>> Begin Data for the task

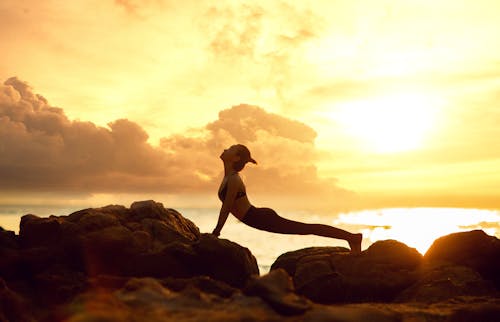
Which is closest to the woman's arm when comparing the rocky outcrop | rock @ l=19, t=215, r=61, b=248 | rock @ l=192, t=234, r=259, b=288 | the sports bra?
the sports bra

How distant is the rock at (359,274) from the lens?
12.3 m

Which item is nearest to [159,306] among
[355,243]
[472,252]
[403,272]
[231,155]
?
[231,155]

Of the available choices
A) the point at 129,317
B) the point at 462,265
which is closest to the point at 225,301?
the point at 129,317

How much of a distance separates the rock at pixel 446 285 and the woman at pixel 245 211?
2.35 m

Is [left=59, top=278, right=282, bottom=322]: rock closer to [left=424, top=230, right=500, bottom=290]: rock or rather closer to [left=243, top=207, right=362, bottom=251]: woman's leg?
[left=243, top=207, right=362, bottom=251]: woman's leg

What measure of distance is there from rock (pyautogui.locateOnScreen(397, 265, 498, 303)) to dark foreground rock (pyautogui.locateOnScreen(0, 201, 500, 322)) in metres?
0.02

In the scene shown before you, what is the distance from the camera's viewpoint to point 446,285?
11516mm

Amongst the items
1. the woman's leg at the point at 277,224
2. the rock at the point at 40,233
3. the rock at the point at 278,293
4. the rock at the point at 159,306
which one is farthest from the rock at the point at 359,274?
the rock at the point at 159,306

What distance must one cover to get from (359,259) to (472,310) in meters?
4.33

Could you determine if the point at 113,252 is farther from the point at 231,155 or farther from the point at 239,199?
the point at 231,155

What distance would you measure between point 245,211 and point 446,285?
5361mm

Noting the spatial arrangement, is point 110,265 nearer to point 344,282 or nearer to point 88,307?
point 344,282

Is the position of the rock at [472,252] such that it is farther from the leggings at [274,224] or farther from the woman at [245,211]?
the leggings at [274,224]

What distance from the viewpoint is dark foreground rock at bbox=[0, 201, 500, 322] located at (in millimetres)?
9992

>> End Data for the task
>> Begin Data for the task

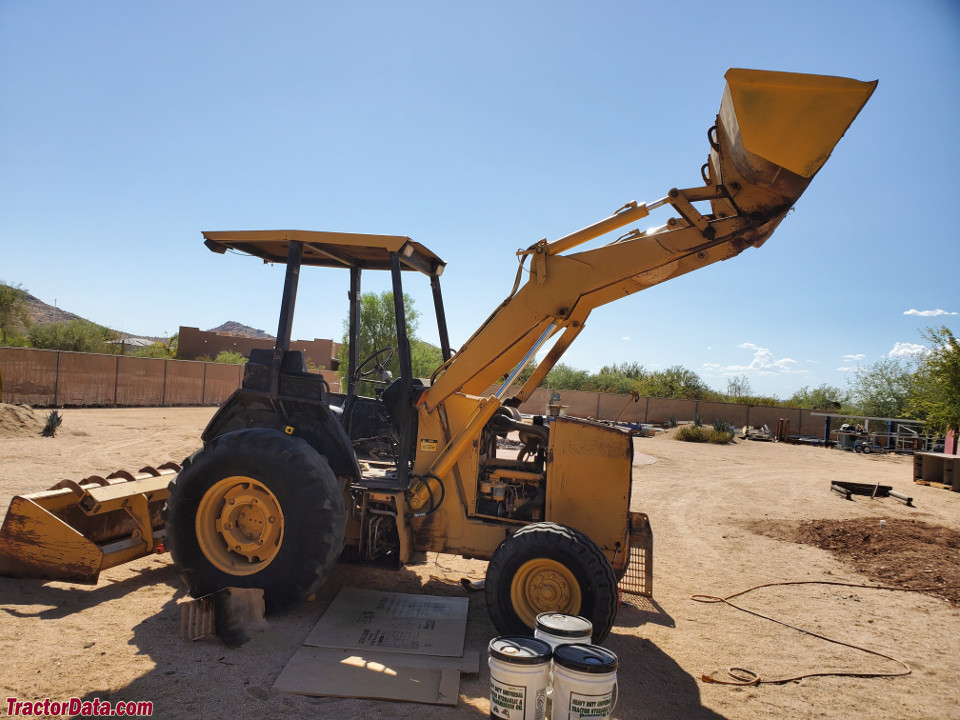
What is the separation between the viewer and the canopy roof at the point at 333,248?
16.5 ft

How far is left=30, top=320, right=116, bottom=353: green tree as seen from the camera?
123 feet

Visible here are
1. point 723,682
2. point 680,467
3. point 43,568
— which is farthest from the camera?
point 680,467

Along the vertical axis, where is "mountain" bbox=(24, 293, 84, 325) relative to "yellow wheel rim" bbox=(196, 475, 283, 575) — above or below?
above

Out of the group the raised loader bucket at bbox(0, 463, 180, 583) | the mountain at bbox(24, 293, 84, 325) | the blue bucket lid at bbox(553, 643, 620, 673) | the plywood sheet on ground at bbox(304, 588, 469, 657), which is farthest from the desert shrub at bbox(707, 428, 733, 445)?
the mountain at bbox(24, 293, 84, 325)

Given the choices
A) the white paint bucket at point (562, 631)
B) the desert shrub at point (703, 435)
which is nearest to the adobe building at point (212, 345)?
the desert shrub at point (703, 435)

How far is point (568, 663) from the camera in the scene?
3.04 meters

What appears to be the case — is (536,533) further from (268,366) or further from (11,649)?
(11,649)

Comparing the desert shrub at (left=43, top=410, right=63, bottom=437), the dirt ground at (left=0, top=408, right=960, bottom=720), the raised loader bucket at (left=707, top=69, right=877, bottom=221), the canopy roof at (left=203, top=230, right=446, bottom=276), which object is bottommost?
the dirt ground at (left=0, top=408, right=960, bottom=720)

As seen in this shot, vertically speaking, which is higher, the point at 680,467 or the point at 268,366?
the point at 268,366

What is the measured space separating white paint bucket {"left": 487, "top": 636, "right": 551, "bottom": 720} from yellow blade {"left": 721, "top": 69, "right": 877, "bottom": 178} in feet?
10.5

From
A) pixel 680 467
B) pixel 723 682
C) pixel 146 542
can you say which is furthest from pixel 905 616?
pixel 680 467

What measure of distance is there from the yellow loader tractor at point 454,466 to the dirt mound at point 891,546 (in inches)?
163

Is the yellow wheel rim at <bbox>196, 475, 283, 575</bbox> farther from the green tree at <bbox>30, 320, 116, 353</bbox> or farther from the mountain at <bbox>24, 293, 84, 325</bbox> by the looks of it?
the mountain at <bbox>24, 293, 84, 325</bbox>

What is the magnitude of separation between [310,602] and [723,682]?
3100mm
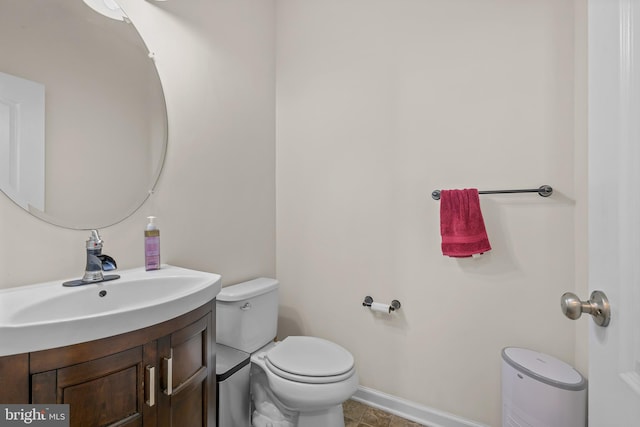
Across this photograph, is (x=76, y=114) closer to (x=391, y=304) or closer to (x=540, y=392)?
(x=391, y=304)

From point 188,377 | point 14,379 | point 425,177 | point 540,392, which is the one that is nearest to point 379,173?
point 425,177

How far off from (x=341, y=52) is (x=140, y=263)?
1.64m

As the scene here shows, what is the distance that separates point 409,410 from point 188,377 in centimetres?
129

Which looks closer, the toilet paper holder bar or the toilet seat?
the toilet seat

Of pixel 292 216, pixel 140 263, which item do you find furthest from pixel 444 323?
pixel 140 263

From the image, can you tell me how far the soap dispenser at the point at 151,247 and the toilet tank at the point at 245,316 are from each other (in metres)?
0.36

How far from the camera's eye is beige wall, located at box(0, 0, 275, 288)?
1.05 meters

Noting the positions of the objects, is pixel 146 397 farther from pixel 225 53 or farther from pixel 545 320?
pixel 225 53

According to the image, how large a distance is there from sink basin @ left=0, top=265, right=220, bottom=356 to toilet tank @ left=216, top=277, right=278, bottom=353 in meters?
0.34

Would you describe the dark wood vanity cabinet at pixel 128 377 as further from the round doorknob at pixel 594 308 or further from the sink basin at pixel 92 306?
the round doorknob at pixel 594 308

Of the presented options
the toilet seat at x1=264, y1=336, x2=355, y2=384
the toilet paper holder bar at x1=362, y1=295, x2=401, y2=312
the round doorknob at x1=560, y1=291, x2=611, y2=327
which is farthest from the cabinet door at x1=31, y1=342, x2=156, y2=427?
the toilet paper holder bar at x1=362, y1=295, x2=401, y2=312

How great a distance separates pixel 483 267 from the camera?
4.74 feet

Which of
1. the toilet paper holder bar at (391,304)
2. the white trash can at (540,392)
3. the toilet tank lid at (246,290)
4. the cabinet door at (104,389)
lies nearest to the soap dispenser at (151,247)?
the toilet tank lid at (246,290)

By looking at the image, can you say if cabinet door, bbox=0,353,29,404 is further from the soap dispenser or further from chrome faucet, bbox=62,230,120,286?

>> End Data for the task

Directions. Extract each line of the data above that contains the string "paint", treating uppercase and lowercase letters as distinct.

Exercise solution.
A) the white paint bucket at point (562, 631)
What is the measured space separating white paint bucket {"left": 487, "top": 636, "right": 551, "bottom": 720} from yellow blade {"left": 721, "top": 69, "right": 877, "bottom": 178} in feet?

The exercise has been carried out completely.